Raymax would like to wish all of our clients a very happy Christmas. After a tough year many of us will be pleased to see 2021 come to an end! But the year has not been without significant developments amongst our suppliers. SLM Solutions have successfully installed lasers for systems production in Europe and the USA. Laserline has expanded its blog providing end users with a great resource, that is very helpful for all our Australian clients. Lasea bought Optec and opened great new headquarters in Belgium while continuing to produce quality femtosecond lasers. These are just a few of the great outcomes of 2021.
We are all looking forward to 2022, appearing at, and attending, conferences and exhibitions and finally meeting up with people on a face-to-face basis (even if we are still required to wear a mask)! Meanwhile, for the latest news join us on Linkedin.
We wish you the very best for the coming year. Have a happy, safe Merry Christmas and New Years’ celebration, from all of us at Raymax!
Raymax will be closed over the Christmas and New Year period starting Friday 24 December 2021 and will be re-opening Monday 10 January 2022
Lasea Laser Solutions
Lasea empowers innovation through the most accurate versatile and enabling micro-machining solutions. Expanding in 2021 Optec has now joined Lasea in Belgium and opened a new headquarters to grow their more than 1,000 installations worldwide. You can read more about it on the Lasea website.

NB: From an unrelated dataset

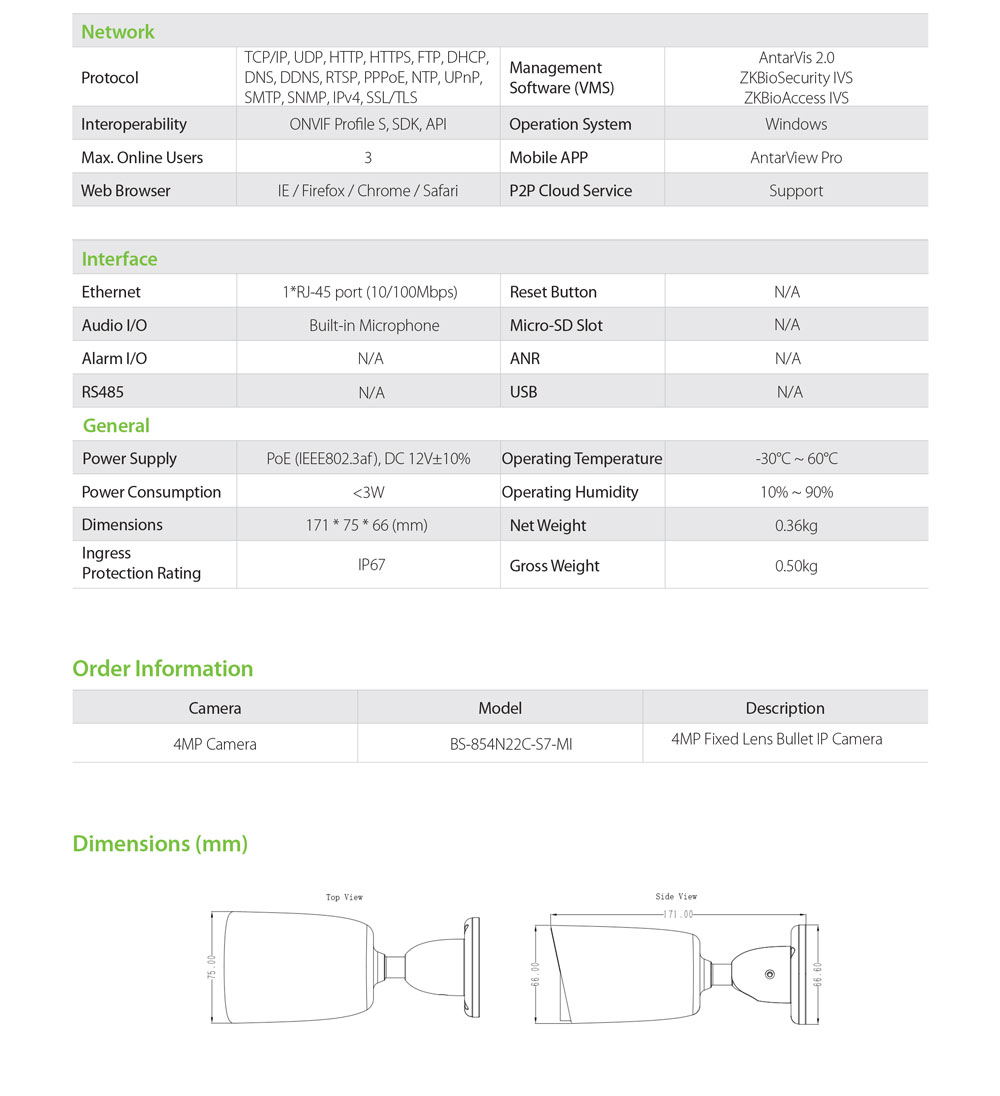 zkteco-bs-854n22c-s7-mi
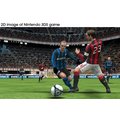 Pro Evolution Soccer 2011 3D (3DS)_1337449214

Known for femtosecond laser machining, Lasea lasers make it possible to reproducibly make very complex structures, with a high aspect ratio in three dimensions. The micrometric and even nanometric dimensions that can be achieved is driving the miniaturisation of electronic, photonic or mechanical components. Laser texturing will also enable a surface to be made functional by making it diffractive, hyperhydrophobic or absorbent (intense black).

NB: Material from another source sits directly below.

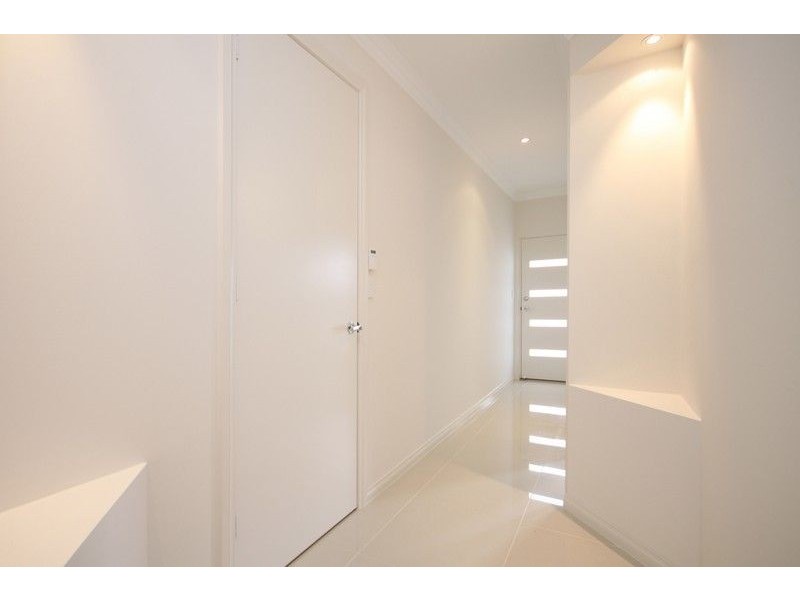 6A Porter Crescent, Fulham Gardens SA 5024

The applications of laser structuring or texturing are thus the “lab on chip”, microfluidics, integrated optics, information storage, micromechanics and microelectronics. Biomimicry is also made possible by these techniques. For example, the structure of the skin of a shark can be reproduced to minimise water friction, likewise the surface of a lotus leaf to make it hydrophobic or even the skin of gecko toe pads that make them adhesive.

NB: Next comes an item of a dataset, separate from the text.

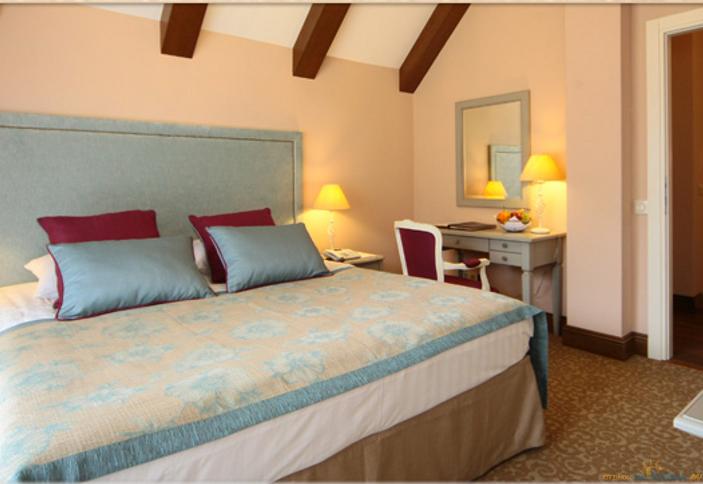 Номер Шале Категория Сюит Пик Отель Адлерский район Красная Поляна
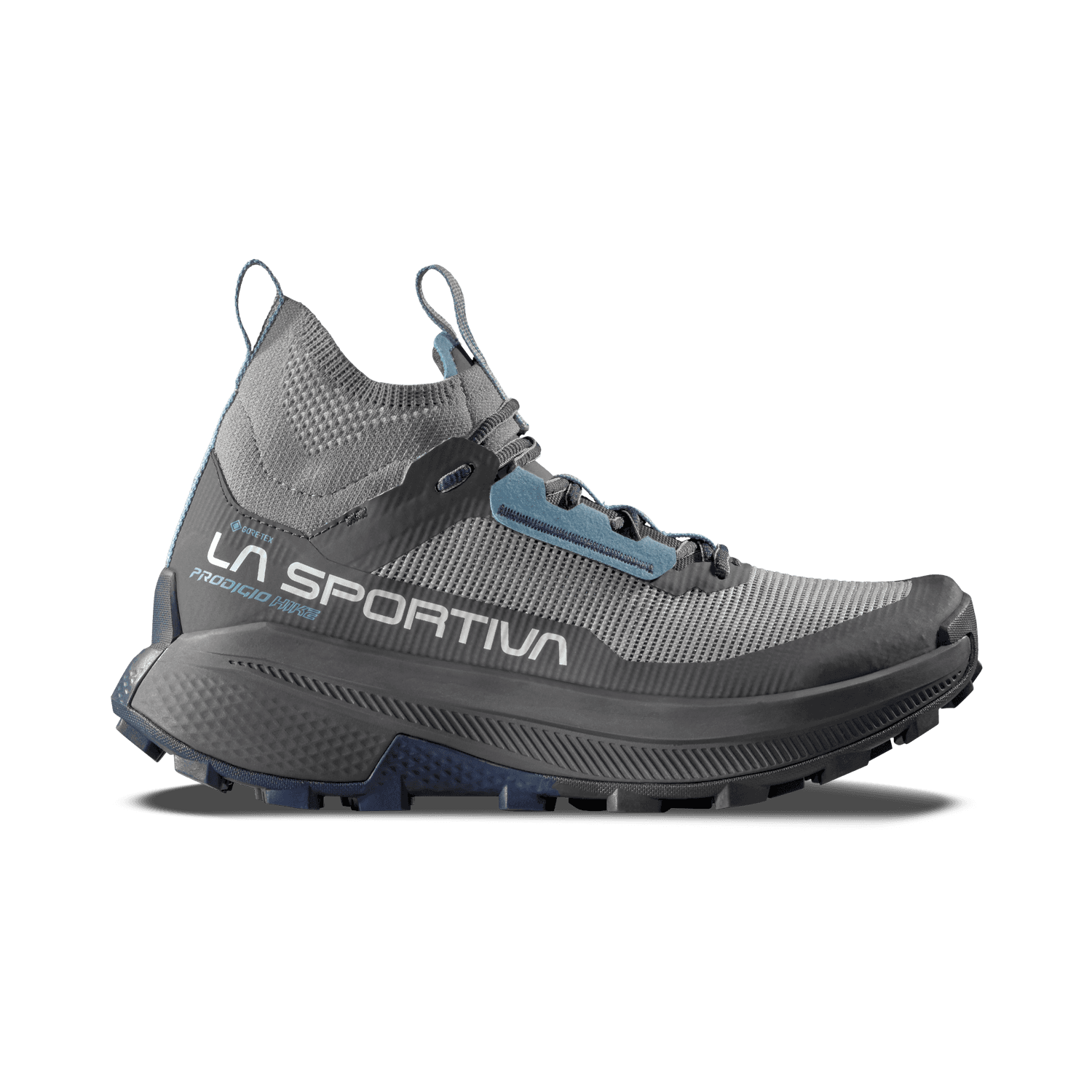 La Sportiva - Zapatillas de Trail Running de mujer Prodigio Hike Gtx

Recycling our plastic waste
Since the research in Norway on applying hyperspectral imaging for identifying different types of plastic waste undertaken by HySpex NEO, not just in Europe, but in Australia, interest in recycling our garbage has really grown. This year, CSIRO released a report raising the importance of plastic recycling to be part of a circular economy, and not used for landfill. In other words, to turn what was oil then plastic, back into oil or bio-oil. One recycling company on the Central Coast of NSW is leading the way using technological innovation with advanced recycling processes. In the latest news, food packaging and supermarkets have set targets to reduce, recycle and keep our planet clean! So here’s looking forward to a cleaner, greener country in 2022!
A test of teamwork and technology
Raymax is excited to assist the UNSW Sunswift Racing team by providing 3D printed parts – the struts for the suspension both front and back, for use in their latest car. The team of students lead by Richard Hopkins, Professor of Practice UNSW Engineering, is Australia’s top team. Recently the team set a Guinness World Record for the lowest energy consumption while driving across the country in a solar-electric car. Combining innovative research with hands-on skills the team are developing a new solar-powered car to compete in the biennial Bridgestone World Solar Challenge, a 3,000km race from Darwin to Adelaide.